Green building has taken on a more literal meaning recently as living and green walls become more common.
Green building has taken on a more literal meaning recently as living and green walls become more common.
And keeping design simple is the best way to keep costs down, says a landscape architect and horticulturist.
Senga Lindsay maintains that cost has been a major drawback for these greenscapes and contractors have been wary.
“When I suggest green walls to developers, they say, ‘No, that’s too expensive,’ ”she said, there are some lower-cost options.
Green walls, where plants grow from the ground, differ from living walls, which have plants growing from a container, located off the ground.
Living walls can be expensive, agreed Randy Sharp of Sharp & Diamond Landscape Architects.
Depending upon the system, they can run about $70 to $150 per vertical square foot.
By comparison, a green façade costs just $10 to $30 for the same area coverage.

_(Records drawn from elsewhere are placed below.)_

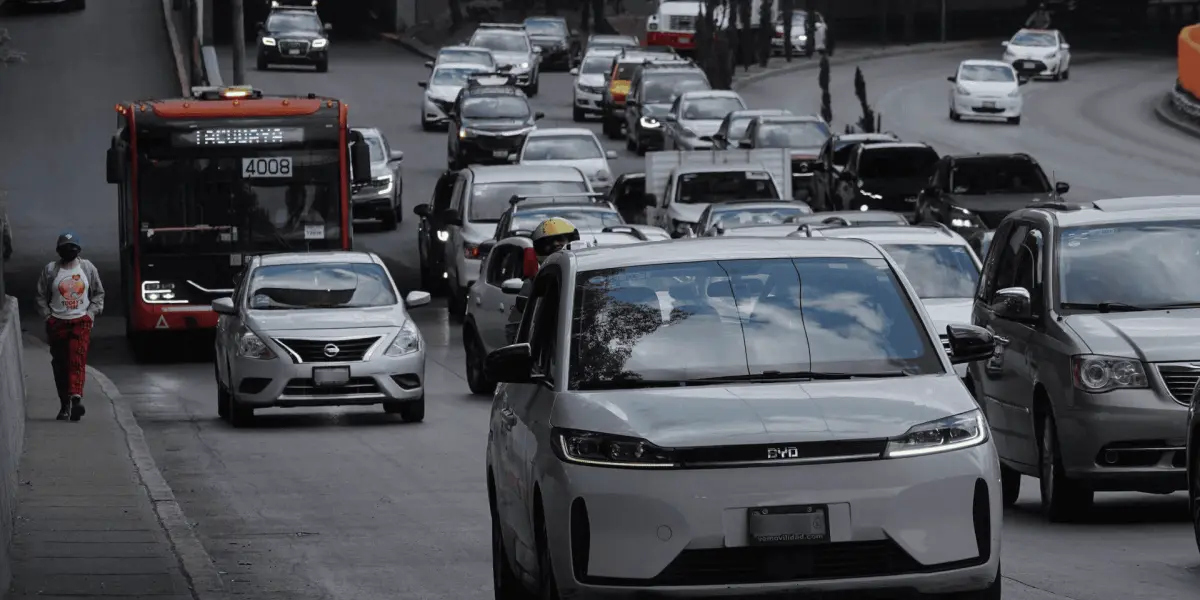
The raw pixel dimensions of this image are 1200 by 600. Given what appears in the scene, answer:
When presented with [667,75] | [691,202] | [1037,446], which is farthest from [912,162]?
[1037,446]

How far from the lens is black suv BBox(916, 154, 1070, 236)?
32.3 metres

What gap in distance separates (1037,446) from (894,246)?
23.2ft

Living walls offer greenhouse-grown container plants, while those started at ground level need to green in.
British Columbia’s Lower Mainland is seeing a boom in the number of green and living walls.
There are essentially three different ways of accomplishing a greenscape on mechanisms placed close to, but not touching the building.
Green walls grow on a trellis, frame or cables, while living walls typically use a modular system of squares.
These are roughly a foot square and three inches deep. They are pieced together with each unit having a nursery-grown plant, plus an irrigation system for easy replacement of plants or a stainless steel frame onto which pots and an irrigation system are installed.
These different systems can be mixed to gain greater heights, as most ground-based foliage will only grow up 30 metres.
Sharp has installed two of Metro Vancouver’s most significant living walls.
“The aquarium was the first modular living wall in North America. The one at the (Vancouver International) airport is the largest living wall in North America,” he said.
A new wing at the Vancouver Aquarium has one wall covered with native plant species.
As well, his company was involved with installing a large façade on three sides of the River Rock Casino.
“It’s an effective screen for the parking area and once you are inside it, there is a filigree effect,” he explained.
Sharp said that he uses G-Sky, a B.C. based company, and MUBI for his living walls.
“They provide complete service supplying the components and doing all the nursery vegetation, all the frames and irrigation and they also can provide maintenance,” he said.
G-Sky and Sharp did both the aquarium and YVR Canada Line wall.
Other Sharp projects include the Como Lake Village shopping centre.
Lindsay said she isn’t sold on living walls since they often come with too many moving parts, maintenance and associated plant health problems.
Downstream they exhaust their soil base and need replanting.
“I’m looking at it from a horticulturist’s point of view,” she said.
However, modular units can be switched over easily if plants die, while ground based plants need to be re-grown.
Developers also want a system that is maintenance-free.
“I tell them there is no such thing,” she said, adding that selecting the proper plants and system, though, can reduce the need for maintenance.
Ground based plants don’t need irrigation systems and if the correct plants are used – like grapevines, their roots can extend l00 feet into the soil minimizing the amount of water needed.
Bruce Hemstock with PWL Partnership Landscape Architects Inc. uses a green screen system, which is like a three-dimensional trellis with inserted plants.
Projects using the method have been completed at the Dockside Green development in Victoria and also columns on the Canada Line No. 3 Road guideway.
“The plants do not grow on the columns, as the green screen holds them away,” he said, adding the greenery conceals what would otherwise be eyesores.